GOAL:
Arrange the lines below as a numbered list, and skip any blank lines.

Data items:
____________________

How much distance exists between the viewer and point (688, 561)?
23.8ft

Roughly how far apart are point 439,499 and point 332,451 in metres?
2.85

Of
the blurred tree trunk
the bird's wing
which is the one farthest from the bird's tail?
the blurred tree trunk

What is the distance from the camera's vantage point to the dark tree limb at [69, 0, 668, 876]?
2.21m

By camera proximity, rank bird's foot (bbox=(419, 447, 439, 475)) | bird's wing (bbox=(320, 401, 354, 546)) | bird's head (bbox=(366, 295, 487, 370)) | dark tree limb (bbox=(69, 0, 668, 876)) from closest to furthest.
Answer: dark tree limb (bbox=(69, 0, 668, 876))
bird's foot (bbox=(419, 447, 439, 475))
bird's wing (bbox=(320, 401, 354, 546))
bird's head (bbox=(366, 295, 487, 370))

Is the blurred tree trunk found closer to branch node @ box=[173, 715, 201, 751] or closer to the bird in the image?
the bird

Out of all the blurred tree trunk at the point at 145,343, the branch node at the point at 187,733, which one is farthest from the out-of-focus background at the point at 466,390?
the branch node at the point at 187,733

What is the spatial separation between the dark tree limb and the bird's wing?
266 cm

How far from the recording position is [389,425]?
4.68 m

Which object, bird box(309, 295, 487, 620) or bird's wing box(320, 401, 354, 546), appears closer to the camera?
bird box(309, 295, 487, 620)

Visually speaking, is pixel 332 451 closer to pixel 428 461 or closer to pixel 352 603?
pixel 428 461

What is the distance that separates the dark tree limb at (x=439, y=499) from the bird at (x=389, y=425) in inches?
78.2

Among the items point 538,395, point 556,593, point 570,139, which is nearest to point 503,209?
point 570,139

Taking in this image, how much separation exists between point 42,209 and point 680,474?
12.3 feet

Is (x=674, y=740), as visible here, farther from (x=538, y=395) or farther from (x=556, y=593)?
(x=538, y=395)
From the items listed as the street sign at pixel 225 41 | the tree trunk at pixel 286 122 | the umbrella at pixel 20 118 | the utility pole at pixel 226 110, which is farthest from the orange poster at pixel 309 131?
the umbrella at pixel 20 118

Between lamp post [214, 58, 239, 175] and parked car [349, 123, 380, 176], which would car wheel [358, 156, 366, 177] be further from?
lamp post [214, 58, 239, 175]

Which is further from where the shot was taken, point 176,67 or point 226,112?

____________________

REPLY:
1. How much distance exists between the viewer and point (688, 561)?
2. 23.8ft
3. Roughly how far apart are point 439,499 and point 332,451 in metres?
4. 2.85
5. Of
6. the blurred tree trunk
7. the bird's wing
8. which is the one farthest from the bird's tail?
9. the blurred tree trunk
10. What is the distance from the camera's vantage point to the dark tree limb at [69, 0, 668, 876]?
11. 2.21m
12. By camera proximity, rank bird's foot (bbox=(419, 447, 439, 475)) | bird's wing (bbox=(320, 401, 354, 546)) | bird's head (bbox=(366, 295, 487, 370)) | dark tree limb (bbox=(69, 0, 668, 876)) from closest to furthest.
13. Answer: dark tree limb (bbox=(69, 0, 668, 876))
14. bird's foot (bbox=(419, 447, 439, 475))
15. bird's wing (bbox=(320, 401, 354, 546))
16. bird's head (bbox=(366, 295, 487, 370))
17. Is the blurred tree trunk found closer to branch node @ box=[173, 715, 201, 751] or closer to the bird in the image?
18. the bird
19. Out of all the blurred tree trunk at the point at 145,343, the branch node at the point at 187,733, which one is farthest from the out-of-focus background at the point at 466,390?
20. the branch node at the point at 187,733
21. What is the spatial separation between the dark tree limb and the bird's wing?
22. 266 cm
23. How far from the recording position is [389,425]?
24. 4.68 m
25. Which object, bird box(309, 295, 487, 620) or bird's wing box(320, 401, 354, 546), appears closer to the camera?
26. bird box(309, 295, 487, 620)
27. Visually speaking, is pixel 332 451 closer to pixel 428 461 or closer to pixel 352 603?
28. pixel 428 461
29. What is the distance that separates the dark tree limb at (x=439, y=499) from the bird at (x=389, y=425) in inches?
30. 78.2
31. Among the items point 538,395, point 556,593, point 570,139, which is nearest to point 503,209?
32. point 570,139
33. Taking in this image, how much separation exists between point 42,209 and point 680,474?
34. 12.3 feet
35. Is (x=674, y=740), as visible here, farther from (x=538, y=395) or farther from (x=556, y=593)?
36. (x=538, y=395)
37. From the items listed as the street sign at pixel 225 41 | the tree trunk at pixel 286 122 | the umbrella at pixel 20 118 | the utility pole at pixel 226 110, which is farthest from the orange poster at pixel 309 131?
38. the umbrella at pixel 20 118
39. Between lamp post [214, 58, 239, 175] and parked car [349, 123, 380, 176], which would car wheel [358, 156, 366, 177] be further from?
40. lamp post [214, 58, 239, 175]
41. Which is further from where the shot was taken, point 176,67 or point 226,112?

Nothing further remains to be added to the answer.